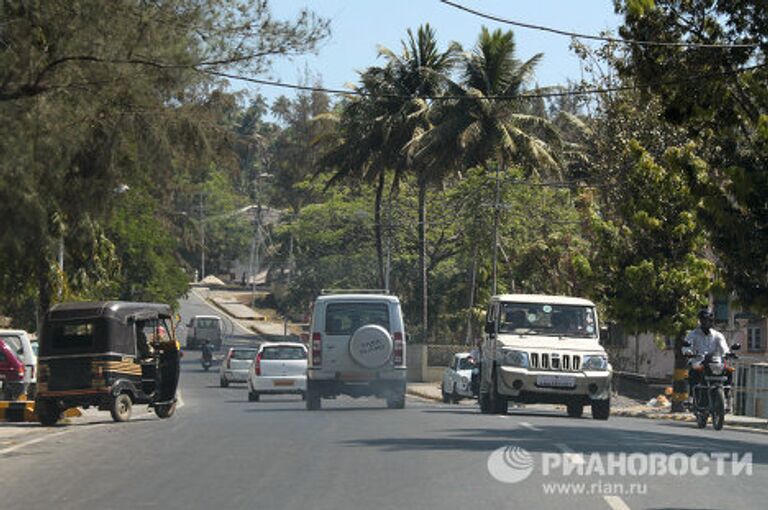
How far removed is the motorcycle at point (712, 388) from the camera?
23.7 metres

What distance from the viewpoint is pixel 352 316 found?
97.3 ft

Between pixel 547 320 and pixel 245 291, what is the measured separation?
95595 mm

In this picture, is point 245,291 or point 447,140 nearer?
point 447,140

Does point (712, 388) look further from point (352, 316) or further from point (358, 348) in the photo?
point (352, 316)

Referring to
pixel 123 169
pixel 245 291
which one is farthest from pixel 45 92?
pixel 245 291

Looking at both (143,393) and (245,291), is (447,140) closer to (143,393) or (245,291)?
(143,393)

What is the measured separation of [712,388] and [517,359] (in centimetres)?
345

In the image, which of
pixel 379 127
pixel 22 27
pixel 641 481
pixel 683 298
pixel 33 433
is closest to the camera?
pixel 641 481

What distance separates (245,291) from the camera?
121 metres

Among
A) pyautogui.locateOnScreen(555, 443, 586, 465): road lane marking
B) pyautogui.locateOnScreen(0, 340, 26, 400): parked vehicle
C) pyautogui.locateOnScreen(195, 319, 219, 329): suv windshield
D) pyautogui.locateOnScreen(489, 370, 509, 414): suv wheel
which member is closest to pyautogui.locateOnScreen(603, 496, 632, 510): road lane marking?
pyautogui.locateOnScreen(555, 443, 586, 465): road lane marking

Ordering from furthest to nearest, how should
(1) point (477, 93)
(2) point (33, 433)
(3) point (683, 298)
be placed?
(1) point (477, 93), (3) point (683, 298), (2) point (33, 433)

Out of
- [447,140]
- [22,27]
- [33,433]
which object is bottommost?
[33,433]

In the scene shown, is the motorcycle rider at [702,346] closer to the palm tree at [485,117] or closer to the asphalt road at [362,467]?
the asphalt road at [362,467]

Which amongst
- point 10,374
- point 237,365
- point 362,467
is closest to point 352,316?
point 10,374
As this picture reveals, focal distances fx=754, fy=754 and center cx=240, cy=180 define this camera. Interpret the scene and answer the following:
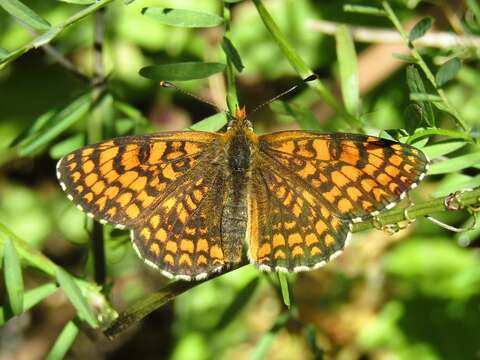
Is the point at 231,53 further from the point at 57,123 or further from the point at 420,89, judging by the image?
the point at 57,123

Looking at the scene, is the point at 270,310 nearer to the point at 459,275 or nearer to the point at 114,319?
the point at 459,275

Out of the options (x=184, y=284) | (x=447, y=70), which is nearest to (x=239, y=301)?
(x=184, y=284)

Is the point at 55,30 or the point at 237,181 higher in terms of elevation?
the point at 55,30

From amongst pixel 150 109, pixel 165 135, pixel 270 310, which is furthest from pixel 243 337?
pixel 165 135

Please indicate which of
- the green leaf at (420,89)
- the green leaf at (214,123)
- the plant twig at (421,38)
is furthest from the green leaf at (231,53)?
the plant twig at (421,38)

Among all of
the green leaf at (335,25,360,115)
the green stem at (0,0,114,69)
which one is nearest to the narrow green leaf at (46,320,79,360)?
the green stem at (0,0,114,69)

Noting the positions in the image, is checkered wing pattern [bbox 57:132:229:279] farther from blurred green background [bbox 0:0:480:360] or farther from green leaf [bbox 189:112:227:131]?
blurred green background [bbox 0:0:480:360]

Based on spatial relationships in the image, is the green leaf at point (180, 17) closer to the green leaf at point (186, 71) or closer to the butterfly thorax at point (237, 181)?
the green leaf at point (186, 71)
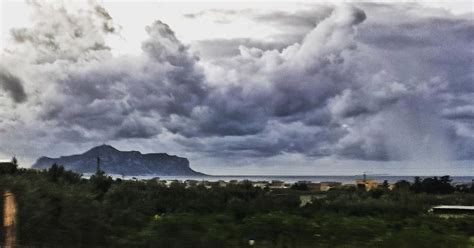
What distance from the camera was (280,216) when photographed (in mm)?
12938

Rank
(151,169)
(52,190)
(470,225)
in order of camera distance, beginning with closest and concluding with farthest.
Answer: (470,225), (52,190), (151,169)

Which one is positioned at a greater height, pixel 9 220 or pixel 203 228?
pixel 9 220

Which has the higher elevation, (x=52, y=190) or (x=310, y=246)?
(x=52, y=190)

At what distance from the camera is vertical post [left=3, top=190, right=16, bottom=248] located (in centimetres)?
1265

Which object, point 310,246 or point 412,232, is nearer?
point 412,232

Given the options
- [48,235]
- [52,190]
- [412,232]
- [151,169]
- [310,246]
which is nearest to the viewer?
[412,232]

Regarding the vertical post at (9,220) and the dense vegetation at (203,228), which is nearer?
the dense vegetation at (203,228)

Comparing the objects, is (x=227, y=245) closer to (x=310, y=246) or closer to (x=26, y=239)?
(x=310, y=246)

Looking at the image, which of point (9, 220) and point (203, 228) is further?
point (9, 220)

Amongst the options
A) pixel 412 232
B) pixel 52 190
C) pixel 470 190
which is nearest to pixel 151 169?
pixel 470 190

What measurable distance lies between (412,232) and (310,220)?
211 cm

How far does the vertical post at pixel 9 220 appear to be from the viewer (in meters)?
12.6

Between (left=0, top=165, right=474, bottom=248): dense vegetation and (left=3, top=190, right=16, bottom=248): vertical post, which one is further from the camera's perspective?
(left=3, top=190, right=16, bottom=248): vertical post

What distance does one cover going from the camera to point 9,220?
12.9 m
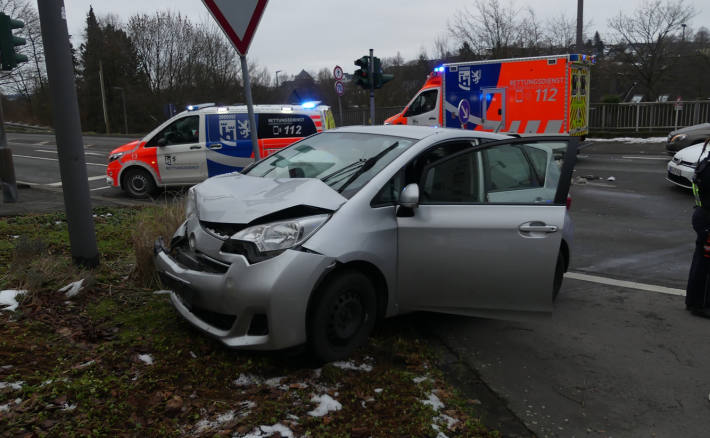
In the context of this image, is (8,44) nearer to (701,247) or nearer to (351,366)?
(351,366)

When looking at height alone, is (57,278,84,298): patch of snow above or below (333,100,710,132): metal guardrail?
below

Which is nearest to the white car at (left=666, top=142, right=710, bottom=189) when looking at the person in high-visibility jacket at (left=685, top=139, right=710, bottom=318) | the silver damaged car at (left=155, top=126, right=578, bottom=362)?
the person in high-visibility jacket at (left=685, top=139, right=710, bottom=318)

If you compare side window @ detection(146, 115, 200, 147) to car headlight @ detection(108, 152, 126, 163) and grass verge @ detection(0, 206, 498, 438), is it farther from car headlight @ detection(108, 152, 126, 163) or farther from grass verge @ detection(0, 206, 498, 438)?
grass verge @ detection(0, 206, 498, 438)

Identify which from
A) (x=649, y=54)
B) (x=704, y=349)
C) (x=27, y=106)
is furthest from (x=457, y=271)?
(x=27, y=106)

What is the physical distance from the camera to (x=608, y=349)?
4289 mm

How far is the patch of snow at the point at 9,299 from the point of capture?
13.3ft

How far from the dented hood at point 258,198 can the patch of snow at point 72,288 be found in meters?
1.28

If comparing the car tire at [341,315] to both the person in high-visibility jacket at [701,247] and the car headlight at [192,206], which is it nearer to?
the car headlight at [192,206]

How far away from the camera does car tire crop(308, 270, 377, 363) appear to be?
11.4 feet

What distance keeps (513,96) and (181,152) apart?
10013 mm

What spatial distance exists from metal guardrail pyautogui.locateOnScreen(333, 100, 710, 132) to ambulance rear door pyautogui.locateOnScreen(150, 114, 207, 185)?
14.8 m

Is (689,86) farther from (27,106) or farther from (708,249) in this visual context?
(27,106)

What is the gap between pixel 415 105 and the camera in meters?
18.5

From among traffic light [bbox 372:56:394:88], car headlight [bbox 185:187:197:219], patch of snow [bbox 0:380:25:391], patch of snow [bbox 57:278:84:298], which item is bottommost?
patch of snow [bbox 0:380:25:391]
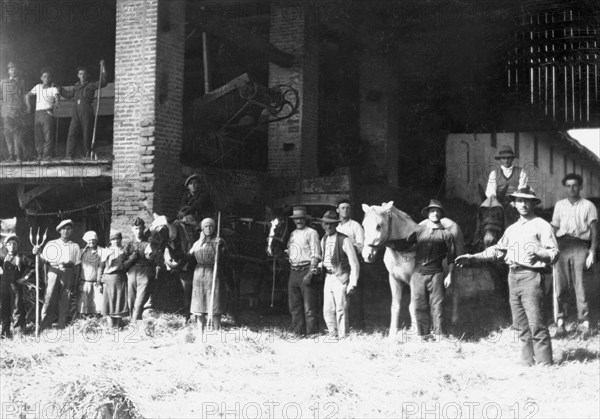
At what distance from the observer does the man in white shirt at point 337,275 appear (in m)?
11.1

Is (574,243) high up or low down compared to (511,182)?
down

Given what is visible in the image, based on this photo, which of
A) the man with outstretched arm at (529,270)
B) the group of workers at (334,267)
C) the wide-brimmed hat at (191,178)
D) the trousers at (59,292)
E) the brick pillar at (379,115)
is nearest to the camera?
the man with outstretched arm at (529,270)

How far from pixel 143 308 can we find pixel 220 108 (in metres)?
5.21

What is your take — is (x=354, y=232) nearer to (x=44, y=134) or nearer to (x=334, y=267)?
(x=334, y=267)

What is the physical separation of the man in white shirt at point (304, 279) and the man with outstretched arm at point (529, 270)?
329cm

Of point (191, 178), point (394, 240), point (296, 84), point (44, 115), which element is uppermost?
point (296, 84)

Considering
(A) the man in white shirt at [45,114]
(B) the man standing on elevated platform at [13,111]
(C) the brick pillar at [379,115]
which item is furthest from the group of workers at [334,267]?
(C) the brick pillar at [379,115]

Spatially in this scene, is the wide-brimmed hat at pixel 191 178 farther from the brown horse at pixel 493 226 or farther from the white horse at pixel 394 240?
the brown horse at pixel 493 226

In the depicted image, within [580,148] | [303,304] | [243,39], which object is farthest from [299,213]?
[580,148]

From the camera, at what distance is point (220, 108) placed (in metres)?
16.1

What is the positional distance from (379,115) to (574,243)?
10.6 meters

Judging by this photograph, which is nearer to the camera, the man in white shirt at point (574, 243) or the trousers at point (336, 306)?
the man in white shirt at point (574, 243)

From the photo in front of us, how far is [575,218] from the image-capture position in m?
10.8

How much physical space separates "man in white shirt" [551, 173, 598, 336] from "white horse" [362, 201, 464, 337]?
1443mm
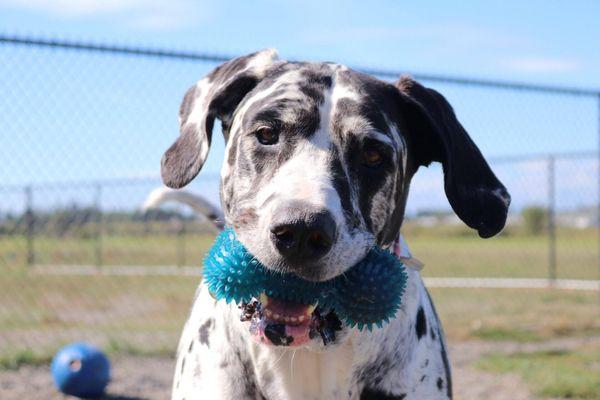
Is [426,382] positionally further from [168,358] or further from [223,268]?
[168,358]

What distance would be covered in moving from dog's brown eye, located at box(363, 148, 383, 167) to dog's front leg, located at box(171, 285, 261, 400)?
2.41 feet

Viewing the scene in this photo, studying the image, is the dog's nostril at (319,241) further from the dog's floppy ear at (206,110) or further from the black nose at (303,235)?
the dog's floppy ear at (206,110)

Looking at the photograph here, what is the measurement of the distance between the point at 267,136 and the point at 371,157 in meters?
0.37

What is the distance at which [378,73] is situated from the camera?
8.46 meters

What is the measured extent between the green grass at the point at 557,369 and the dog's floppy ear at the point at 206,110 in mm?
3938

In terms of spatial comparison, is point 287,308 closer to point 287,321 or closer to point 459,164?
point 287,321

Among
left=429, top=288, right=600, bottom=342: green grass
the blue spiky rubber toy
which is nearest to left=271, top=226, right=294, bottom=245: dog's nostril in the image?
the blue spiky rubber toy

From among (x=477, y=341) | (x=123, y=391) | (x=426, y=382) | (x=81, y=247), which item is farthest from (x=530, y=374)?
(x=81, y=247)

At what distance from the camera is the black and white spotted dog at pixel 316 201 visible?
8.49 feet

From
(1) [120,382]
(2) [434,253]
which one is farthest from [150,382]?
(2) [434,253]

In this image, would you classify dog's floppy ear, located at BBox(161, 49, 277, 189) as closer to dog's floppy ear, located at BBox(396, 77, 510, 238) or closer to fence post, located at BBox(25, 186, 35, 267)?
dog's floppy ear, located at BBox(396, 77, 510, 238)

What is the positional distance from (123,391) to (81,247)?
9032mm

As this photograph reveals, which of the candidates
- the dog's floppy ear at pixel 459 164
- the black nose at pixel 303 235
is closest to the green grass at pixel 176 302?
the dog's floppy ear at pixel 459 164

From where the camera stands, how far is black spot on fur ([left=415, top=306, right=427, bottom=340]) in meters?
3.18
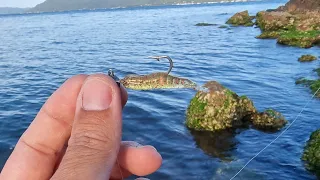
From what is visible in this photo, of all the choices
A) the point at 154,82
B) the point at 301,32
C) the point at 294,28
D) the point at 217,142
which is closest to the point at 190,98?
the point at 217,142

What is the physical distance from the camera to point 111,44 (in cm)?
4088

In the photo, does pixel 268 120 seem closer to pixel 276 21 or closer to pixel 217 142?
pixel 217 142

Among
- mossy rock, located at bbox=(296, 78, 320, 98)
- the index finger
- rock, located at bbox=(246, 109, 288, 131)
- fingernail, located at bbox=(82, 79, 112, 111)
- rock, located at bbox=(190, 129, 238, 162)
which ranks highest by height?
fingernail, located at bbox=(82, 79, 112, 111)

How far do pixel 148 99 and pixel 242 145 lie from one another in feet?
22.2

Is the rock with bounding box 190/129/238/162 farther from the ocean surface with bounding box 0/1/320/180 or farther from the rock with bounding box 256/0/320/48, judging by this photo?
the rock with bounding box 256/0/320/48

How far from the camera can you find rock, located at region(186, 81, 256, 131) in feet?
42.8

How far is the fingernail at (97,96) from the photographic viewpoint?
2.89 meters

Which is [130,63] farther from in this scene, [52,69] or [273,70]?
[273,70]

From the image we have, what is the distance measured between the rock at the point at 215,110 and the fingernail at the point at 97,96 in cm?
1028

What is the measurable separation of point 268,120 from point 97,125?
11.9 metres

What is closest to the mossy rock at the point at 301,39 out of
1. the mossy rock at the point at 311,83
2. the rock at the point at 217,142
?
the mossy rock at the point at 311,83

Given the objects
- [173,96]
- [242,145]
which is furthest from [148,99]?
[242,145]

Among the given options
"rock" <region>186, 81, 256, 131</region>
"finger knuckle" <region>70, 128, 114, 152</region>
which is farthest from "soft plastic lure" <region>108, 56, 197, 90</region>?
"rock" <region>186, 81, 256, 131</region>

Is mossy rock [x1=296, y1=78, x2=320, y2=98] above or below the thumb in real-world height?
below
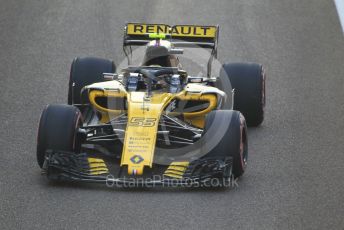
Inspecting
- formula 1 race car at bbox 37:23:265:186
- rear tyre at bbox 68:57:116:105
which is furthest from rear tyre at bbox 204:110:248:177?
rear tyre at bbox 68:57:116:105

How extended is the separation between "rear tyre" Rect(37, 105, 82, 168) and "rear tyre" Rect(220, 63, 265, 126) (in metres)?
3.04

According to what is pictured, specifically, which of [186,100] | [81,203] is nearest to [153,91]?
[186,100]

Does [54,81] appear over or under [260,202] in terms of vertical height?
over

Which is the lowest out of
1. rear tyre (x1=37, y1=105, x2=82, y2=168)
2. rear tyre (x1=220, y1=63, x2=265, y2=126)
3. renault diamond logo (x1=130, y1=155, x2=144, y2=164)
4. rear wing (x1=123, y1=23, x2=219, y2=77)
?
renault diamond logo (x1=130, y1=155, x2=144, y2=164)

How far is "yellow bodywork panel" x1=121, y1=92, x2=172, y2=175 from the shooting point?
11281 mm

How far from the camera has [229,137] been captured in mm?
11305

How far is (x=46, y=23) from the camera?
64.8 ft

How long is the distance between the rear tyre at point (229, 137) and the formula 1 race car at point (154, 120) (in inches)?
0.4

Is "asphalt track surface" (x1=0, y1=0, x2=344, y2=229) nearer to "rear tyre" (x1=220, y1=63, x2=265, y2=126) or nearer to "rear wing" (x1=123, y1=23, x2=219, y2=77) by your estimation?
"rear tyre" (x1=220, y1=63, x2=265, y2=126)

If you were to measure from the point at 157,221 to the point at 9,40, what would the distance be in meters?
9.57

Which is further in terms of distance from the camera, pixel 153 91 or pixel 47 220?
pixel 153 91

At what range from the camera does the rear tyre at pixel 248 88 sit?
13922mm

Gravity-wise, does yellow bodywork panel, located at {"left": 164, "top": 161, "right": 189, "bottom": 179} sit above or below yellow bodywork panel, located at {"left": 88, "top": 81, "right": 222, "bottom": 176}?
below

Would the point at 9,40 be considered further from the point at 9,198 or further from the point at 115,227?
the point at 115,227
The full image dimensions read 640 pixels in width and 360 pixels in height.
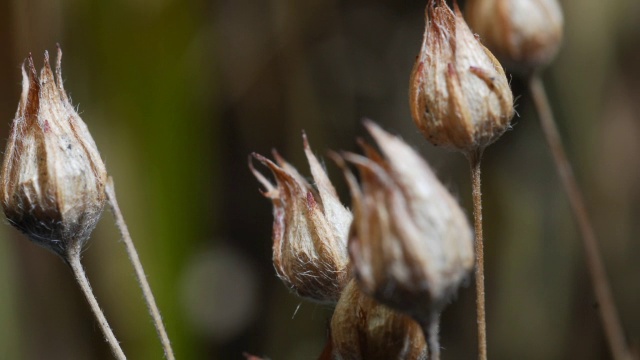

● ● ● ● ● ● ●

* Exercise goal *
Count the lines in the items above that contain the word "metal", and reply with the number alone.

* Exercise response *
2